本文:
########################################
更に夜、「淑樺的台灣歌」を聴く。そして午前0時に就寝する。
ひと昔より更に3年を遡る1998年、僕はこの「清閑PERSONAL」に「小遣い帳のススメ」という文章を載せた。
僕の普段の小遣い帳は、予算はおろか前月繰り越しも今月入金も、また次月繰り越しもない、ただ「使ったお金の記録」で、そう大したものでもない。しかし海外で記帳するそれには前回の繰越金も今回の両替分も、また次回への繰越金も含まれるから、国内仕様より幾分かは高級である。
小遣い帳は、コンピュータに自作したものを使う。数字と必要事項を入力し、キーボードに"RUN"と打ち込んでエンターキーを2回叩けば現在残高が算出される。そして先月下旬のタイへの旅行においては、帳面上の残高と現金残高とのあいだに18バーツの差額が発生した。
8月27日の15時すこし前、チェンライ空港の両替所では1万円が3,830バーツだった。同日の22時ごろ、バンコクのスワンナプーム空港では1万円が3,690円まで落ちていた。夕飯を前にして、僕がタニヤの酒屋で日本円少々をタイバーツに替えたときには、1万円は3,885バーツだった。
とにかく18バーツは邦貨にして約50円。この使途不明金がいつ、どこで発生したかについては、いまだにナゾのままである。
########################################
収集データの項目:
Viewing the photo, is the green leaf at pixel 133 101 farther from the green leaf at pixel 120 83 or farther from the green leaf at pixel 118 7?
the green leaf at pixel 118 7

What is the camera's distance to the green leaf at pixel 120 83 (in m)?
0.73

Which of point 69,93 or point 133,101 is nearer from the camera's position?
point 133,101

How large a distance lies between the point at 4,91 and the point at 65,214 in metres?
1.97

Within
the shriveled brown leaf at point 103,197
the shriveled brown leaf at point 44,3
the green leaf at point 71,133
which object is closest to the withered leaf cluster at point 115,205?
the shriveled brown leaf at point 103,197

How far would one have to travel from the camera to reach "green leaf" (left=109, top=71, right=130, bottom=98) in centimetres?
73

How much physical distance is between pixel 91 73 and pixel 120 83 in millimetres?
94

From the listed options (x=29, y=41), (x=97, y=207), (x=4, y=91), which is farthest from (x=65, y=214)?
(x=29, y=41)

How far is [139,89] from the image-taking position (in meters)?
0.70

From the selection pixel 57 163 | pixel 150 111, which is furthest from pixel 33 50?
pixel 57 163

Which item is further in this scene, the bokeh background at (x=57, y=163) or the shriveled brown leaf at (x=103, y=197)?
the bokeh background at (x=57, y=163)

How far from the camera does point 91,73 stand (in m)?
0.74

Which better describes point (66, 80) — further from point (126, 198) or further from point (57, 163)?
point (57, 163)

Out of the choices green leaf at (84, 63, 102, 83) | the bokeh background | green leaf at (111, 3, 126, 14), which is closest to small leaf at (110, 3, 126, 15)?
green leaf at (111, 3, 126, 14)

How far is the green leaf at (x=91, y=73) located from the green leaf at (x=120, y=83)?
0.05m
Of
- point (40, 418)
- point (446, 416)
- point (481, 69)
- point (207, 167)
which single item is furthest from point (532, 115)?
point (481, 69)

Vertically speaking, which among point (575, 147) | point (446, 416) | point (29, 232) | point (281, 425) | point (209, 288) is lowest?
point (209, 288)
########################################
課題 A: 次の(i)～(iii)が小遣い帳の文章の内容に合うかどうか、それぞれ「はい」か「いいえ」で答え、判断の決め手となる本文の言葉をそのまま引用してください。(i) 普段の小遣い帳には前月繰り越しが含まれている。(ii) タイへの旅行では、帳面上の残高と現金残高とのあいだに18バーツの差額が出た。(iii) 使途不明金がいつ、どこで発生したかは、すでに分かっている。
課題 B: リストから、文字列「distance」を含む行をすべて抜き出してください。大文字と小文字は区別します。
本文とリストは、それぞれ別の出典から取ったものです。

解答例 A:
(i) いいえ:「予算はおろか前月繰り越しも今月入金も、また次月繰り越しもない」
(ii) はい:「帳面上の残高と現金残高とのあいだに18バーツの差額が発生した」
(iii) いいえ:「いまだにナゾのままである」

解答例 B:
What is the camera's distance to the green leaf at pixel 120 83 (in m)?
How large a distance lies between the point at 4,91 and the point at 65,214 in metres?
How much physical distance is between pixel 91 73 and pixel 120 83 in millimetres?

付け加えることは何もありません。